╭─ DATASET

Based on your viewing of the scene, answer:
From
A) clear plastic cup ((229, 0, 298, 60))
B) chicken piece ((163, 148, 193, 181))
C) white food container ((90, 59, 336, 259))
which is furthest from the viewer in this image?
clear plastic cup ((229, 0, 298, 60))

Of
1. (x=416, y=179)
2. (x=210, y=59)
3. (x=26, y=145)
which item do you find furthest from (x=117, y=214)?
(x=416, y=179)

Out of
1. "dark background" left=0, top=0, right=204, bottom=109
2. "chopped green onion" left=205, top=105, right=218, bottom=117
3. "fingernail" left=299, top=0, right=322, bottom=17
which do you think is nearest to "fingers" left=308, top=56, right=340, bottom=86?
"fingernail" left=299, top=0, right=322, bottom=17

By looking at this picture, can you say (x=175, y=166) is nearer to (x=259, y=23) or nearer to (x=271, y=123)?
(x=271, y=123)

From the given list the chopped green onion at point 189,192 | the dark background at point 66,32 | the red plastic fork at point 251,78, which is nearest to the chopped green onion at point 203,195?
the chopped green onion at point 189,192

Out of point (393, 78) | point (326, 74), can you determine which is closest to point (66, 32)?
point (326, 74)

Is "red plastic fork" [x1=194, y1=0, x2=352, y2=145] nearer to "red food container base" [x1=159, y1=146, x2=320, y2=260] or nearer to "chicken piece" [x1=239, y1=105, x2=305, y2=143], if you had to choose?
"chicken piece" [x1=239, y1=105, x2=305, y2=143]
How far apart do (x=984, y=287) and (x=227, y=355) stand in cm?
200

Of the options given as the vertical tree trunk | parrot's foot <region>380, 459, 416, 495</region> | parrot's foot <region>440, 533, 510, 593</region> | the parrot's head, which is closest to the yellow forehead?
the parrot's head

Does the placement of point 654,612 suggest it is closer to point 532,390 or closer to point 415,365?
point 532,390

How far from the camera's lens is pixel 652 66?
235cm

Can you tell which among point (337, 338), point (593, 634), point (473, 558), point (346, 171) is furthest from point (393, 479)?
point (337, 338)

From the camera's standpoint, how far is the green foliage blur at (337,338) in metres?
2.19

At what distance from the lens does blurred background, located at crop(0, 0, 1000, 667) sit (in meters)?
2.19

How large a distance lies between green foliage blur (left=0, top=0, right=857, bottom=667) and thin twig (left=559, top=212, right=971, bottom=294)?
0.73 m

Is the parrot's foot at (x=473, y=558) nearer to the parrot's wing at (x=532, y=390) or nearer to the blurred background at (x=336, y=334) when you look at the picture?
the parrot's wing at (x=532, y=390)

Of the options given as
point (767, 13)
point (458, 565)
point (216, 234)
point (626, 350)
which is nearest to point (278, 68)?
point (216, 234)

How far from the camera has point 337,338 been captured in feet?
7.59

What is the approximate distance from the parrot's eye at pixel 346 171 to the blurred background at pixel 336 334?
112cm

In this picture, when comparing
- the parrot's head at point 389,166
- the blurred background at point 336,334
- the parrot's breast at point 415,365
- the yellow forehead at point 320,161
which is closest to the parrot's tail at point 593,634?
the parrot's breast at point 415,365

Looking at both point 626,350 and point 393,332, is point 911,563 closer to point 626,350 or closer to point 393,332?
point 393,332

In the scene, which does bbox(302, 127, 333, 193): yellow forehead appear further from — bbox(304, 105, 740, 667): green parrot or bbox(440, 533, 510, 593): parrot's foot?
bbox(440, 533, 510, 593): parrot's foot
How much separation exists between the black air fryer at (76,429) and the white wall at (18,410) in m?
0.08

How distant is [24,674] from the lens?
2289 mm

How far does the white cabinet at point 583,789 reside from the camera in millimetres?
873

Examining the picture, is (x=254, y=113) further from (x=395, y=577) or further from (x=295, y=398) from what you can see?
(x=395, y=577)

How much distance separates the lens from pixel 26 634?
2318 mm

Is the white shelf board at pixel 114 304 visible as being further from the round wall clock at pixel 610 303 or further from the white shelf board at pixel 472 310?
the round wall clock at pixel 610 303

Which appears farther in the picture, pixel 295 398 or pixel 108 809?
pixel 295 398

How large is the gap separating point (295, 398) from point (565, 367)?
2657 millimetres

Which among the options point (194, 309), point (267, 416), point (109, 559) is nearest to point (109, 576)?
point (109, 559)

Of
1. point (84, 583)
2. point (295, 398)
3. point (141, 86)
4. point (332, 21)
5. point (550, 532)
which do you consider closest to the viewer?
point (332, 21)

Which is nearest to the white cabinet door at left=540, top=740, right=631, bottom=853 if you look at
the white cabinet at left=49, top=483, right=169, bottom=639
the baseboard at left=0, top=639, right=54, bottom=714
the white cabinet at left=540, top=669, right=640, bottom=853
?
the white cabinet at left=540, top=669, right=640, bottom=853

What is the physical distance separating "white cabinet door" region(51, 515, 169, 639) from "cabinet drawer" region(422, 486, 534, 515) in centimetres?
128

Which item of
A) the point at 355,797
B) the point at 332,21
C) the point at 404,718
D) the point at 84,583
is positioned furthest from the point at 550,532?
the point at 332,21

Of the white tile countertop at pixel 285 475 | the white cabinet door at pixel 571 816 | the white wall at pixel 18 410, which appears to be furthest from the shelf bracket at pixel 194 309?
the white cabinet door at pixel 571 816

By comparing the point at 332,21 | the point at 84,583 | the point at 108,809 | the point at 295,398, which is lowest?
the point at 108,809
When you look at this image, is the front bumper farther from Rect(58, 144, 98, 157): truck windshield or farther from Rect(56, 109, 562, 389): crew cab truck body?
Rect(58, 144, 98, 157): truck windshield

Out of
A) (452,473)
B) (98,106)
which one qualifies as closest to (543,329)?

╰─

STATED TASK -
Go through the records and print each one exactly.

ANSWER FOR THIS EXERCISE -
Based on your viewing of the scene, answer:
From
A) clear plastic cup ((229, 0, 298, 60))
B) chicken piece ((163, 148, 193, 181))
C) white food container ((90, 59, 336, 259))
which is furthest from the viewer in this image?
clear plastic cup ((229, 0, 298, 60))

Of
1. (x=416, y=179)
2. (x=210, y=59)
3. (x=26, y=145)
which item do you find furthest from (x=117, y=214)?
(x=416, y=179)

Out of
1. "dark background" left=0, top=0, right=204, bottom=109
2. "chopped green onion" left=205, top=105, right=218, bottom=117
3. "fingernail" left=299, top=0, right=322, bottom=17
which do you think is nearest to "fingers" left=308, top=56, right=340, bottom=86?
"fingernail" left=299, top=0, right=322, bottom=17

By looking at this picture, can you say (x=175, y=166) is nearer to (x=259, y=23) or nearer to (x=271, y=123)?
(x=271, y=123)

From the given list the chopped green onion at point 189,192 | the dark background at point 66,32 | the red plastic fork at point 251,78, which is nearest to the chopped green onion at point 203,195?
the chopped green onion at point 189,192

Out of point (393, 78) | point (326, 74), can you determine which is closest to point (66, 32)?
point (326, 74)

Is "red plastic fork" [x1=194, y1=0, x2=352, y2=145] nearer to "red food container base" [x1=159, y1=146, x2=320, y2=260] or nearer to "chicken piece" [x1=239, y1=105, x2=305, y2=143], if you had to choose?
"chicken piece" [x1=239, y1=105, x2=305, y2=143]
How far apart do (x=984, y=287) and (x=227, y=355) stand in cm?
200

Of the options given as the vertical tree trunk | parrot's foot <region>380, 459, 416, 495</region> | parrot's foot <region>440, 533, 510, 593</region> | the parrot's head, which is closest to the yellow forehead?
the parrot's head

Does the placement of point 654,612 suggest it is closer to point 532,390 or closer to point 415,365?
point 532,390

How far from the camera's lens is pixel 652 66?
235cm

Can you tell which among point (337, 338), point (593, 634), point (473, 558), point (346, 171) is furthest from point (393, 479)?
point (337, 338)

From the camera's standpoint, how far is the green foliage blur at (337,338) in metres?
2.19

At what distance from the lens does blurred background, located at crop(0, 0, 1000, 667) sit (in meters)?
2.19

How large a distance lies between green foliage blur (left=0, top=0, right=857, bottom=667) and thin twig (left=559, top=212, right=971, bottom=294)?
0.73 m

Is the parrot's foot at (x=473, y=558) nearer to the parrot's wing at (x=532, y=390) or nearer to the blurred background at (x=336, y=334) when you look at the picture?
the parrot's wing at (x=532, y=390)

Of the options given as
point (767, 13)
point (458, 565)
point (216, 234)
point (626, 350)
which is nearest to point (278, 68)?
point (216, 234)

How far from the camera has point 337,338 been captured in feet?
7.59

What is the approximate distance from the parrot's eye at pixel 346 171 to the blurred background at pixel 336 334?
112cm

In this picture, when comparing
- the parrot's head at point 389,166
- the blurred background at point 336,334
- the parrot's breast at point 415,365
- the yellow forehead at point 320,161
which is closest to the parrot's tail at point 593,634?
the parrot's breast at point 415,365

Looking at both point 626,350 and point 393,332, is point 911,563 closer to point 626,350 or closer to point 393,332?
point 393,332

In the scene, which does bbox(302, 127, 333, 193): yellow forehead appear further from — bbox(304, 105, 740, 667): green parrot or bbox(440, 533, 510, 593): parrot's foot?
bbox(440, 533, 510, 593): parrot's foot
How much separation exists between the black air fryer at (76,429) and the white wall at (18,410) in m?
0.08

How distant is [24,674] from the lens?
2289 mm

How far does the white cabinet at point 583,789 reside from the camera in millimetres?
873

Examining the picture, is (x=254, y=113) further from (x=395, y=577) or further from (x=295, y=398) from what you can see?
(x=395, y=577)

How much distance separates the lens from pixel 26 634?
2318 mm

Is the white shelf board at pixel 114 304 visible as being further from the round wall clock at pixel 610 303 or further from the white shelf board at pixel 472 310?
the round wall clock at pixel 610 303

Which appears farther in the picture, pixel 295 398 or pixel 108 809?
pixel 295 398

How large is the gap separating point (295, 398) from point (565, 367)?
2657 millimetres

Which among the options point (194, 309), point (267, 416), point (109, 559) is nearest to point (109, 576)?
point (109, 559)

Of
1. point (84, 583)
2. point (295, 398)
3. point (141, 86)
4. point (332, 21)
5. point (550, 532)
which do you consider closest to the viewer?
point (332, 21)

Which is nearest to the white cabinet door at left=540, top=740, right=631, bottom=853 if you look at
the white cabinet at left=49, top=483, right=169, bottom=639
the baseboard at left=0, top=639, right=54, bottom=714
the white cabinet at left=540, top=669, right=640, bottom=853
?
the white cabinet at left=540, top=669, right=640, bottom=853

What is the physical distance separating "white cabinet door" region(51, 515, 169, 639) from "cabinet drawer" region(422, 486, 534, 515) in centimetres?
128

Which item of
A) the point at 355,797
B) the point at 332,21
C) the point at 404,718
D) the point at 84,583
is positioned furthest from the point at 550,532?
the point at 332,21

Of the white tile countertop at pixel 285 475 | the white cabinet door at pixel 571 816 | the white wall at pixel 18 410, which appears to be furthest from the shelf bracket at pixel 194 309?
the white cabinet door at pixel 571 816

By comparing the point at 332,21 | the point at 84,583 | the point at 108,809 | the point at 295,398, which is lowest?
the point at 108,809
When you look at this image, is the front bumper farther from Rect(58, 144, 98, 157): truck windshield or farther from Rect(56, 109, 562, 389): crew cab truck body?
Rect(58, 144, 98, 157): truck windshield

Out of
A) (452,473)
B) (98,106)
which one qualifies as closest to (543,329)?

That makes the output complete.